- ZITIERTER ABSCHNITT -
Die Zukunft: Materialismus oder Christentum

Was wird die so geschaffene seelische Lęere ausfüllen? Nach der Lage der Dinge zeichnen sich da nur zwei Möglichkeiten ab. Entweder wird der Materialismus, namentlich in der politischen Form des Kommunismus, oder das Christentum an die Stelle des alten Aberglaubens treten. Noch scheint der Kommunismus nicht stark vertreten zu sein, er ist aber sehr gut organisiert. Welches seine wirkliche Macht ist, würde sich erst zeigen, wenn die amerikanische Sicherheitspolizei verschwände. Das Christentum stellt einstweilen, mit der Gesamtbevölkerung verglichen, eine verschwindende Minderheit dar. Auf über 80 Millionen Einwohner kommen etwa 110.000 Katholiken. Das läßt sich kaum in einem Prozentsatz ausdrücken. Der Katholizismus hatte schon einmal eine erste Blüte erlebt. Ein Jahrhundert ungefähr nach dem Tode seines ersten Japanapostels, des heiligen Franz Xaver, dürfte sich die Zahl der Getauften fast auf eine halbe Million belaufen haben. Im Jahre 1587 wurde die apostolische Errungenschaft in einer der grausamsten Christenverfolgungen aller Zeiten vernichtet. Im Jahre 1865 entdeckten die ersten französischen Missionare aber noch eine Christengemeinde in Nagasaki und Umgebung. Das neuerliche Wachstum war langsamer als in anderen Missionsgebieten. Das Bistum Nagasaki mit seinen 54.000 Katholiken ist heute noch das Zentrum der japanischen Kirche. Es stellt die Hälfte aller Katholiken dar. Es gibt heute acht Diözesen im ganzen und sieben apostolische Präfekturen. Das erinnert an urchrist- liche Ausmaße. In Tokio leben 8000 Katholiken. — Erheblich stärker, aber im Verhältnis zur Bevölkerungsziffer nicht ausschlaggebend vertreten ist das protestantische Christentum in Gestalt verschiedener religiöser Denominationen amerikanischer Herkunft und Förderung.

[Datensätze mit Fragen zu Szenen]

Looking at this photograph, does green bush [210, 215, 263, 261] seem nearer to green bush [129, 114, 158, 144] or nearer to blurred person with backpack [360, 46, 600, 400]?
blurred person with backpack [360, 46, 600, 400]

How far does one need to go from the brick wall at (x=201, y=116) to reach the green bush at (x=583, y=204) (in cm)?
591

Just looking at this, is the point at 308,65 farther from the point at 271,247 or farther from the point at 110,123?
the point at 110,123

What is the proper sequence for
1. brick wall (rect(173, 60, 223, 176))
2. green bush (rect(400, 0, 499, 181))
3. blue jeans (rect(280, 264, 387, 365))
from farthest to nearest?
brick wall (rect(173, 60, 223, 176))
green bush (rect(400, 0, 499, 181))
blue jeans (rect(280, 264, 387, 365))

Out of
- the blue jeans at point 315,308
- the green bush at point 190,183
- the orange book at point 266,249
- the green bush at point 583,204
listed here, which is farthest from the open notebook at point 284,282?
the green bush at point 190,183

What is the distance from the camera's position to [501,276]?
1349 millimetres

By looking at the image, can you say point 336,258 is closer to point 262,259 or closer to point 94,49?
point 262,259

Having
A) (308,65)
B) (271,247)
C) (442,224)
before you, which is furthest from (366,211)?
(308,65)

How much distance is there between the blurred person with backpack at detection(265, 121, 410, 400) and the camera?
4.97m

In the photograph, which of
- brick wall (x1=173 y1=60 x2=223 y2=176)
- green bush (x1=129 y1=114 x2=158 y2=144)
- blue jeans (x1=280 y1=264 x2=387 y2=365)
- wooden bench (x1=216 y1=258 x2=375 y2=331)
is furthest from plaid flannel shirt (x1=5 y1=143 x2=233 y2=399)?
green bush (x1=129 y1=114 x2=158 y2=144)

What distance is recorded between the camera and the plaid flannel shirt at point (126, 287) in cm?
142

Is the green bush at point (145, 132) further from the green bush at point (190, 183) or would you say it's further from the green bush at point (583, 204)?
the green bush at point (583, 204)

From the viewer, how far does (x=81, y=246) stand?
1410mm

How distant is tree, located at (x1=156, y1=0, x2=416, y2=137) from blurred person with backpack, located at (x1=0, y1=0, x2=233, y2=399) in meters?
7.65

- KURZAUFGABE -
Prüfe, ob die Aussagen (a) bis (c) mit dem zitierten Abschnitt übereinstimmen, und belege jedes Ja oder Nein mit den entscheidenden Worten des Abschnitts im genauen Wortlaut: (a) In Tokio leben 8000 Katholiken. (b) Das Bistum Nagasaki umfasst ein Drittel aller Katholiken. (c) Die grausame Christenverfolgung fand im Jahre 1865 statt. Stütze dich dabei nur auf den zitierten Abschnitt.

- LÖSUNG -
(a) Ja: „In Tokio leben 8000 Katholiken.“
(b) Nein: „Das Bistum Nagasaki mit seinen 54.000 Katholiken ist heute noch das Zentrum der japanischen Kirche. Es stellt die Hälfte aller Katholiken dar.“
(c) Nein: „Im Jahre 1587 wurde die apostolische Errungenschaft in einer der grausamsten Christenverfolgungen aller Zeiten vernichtet.“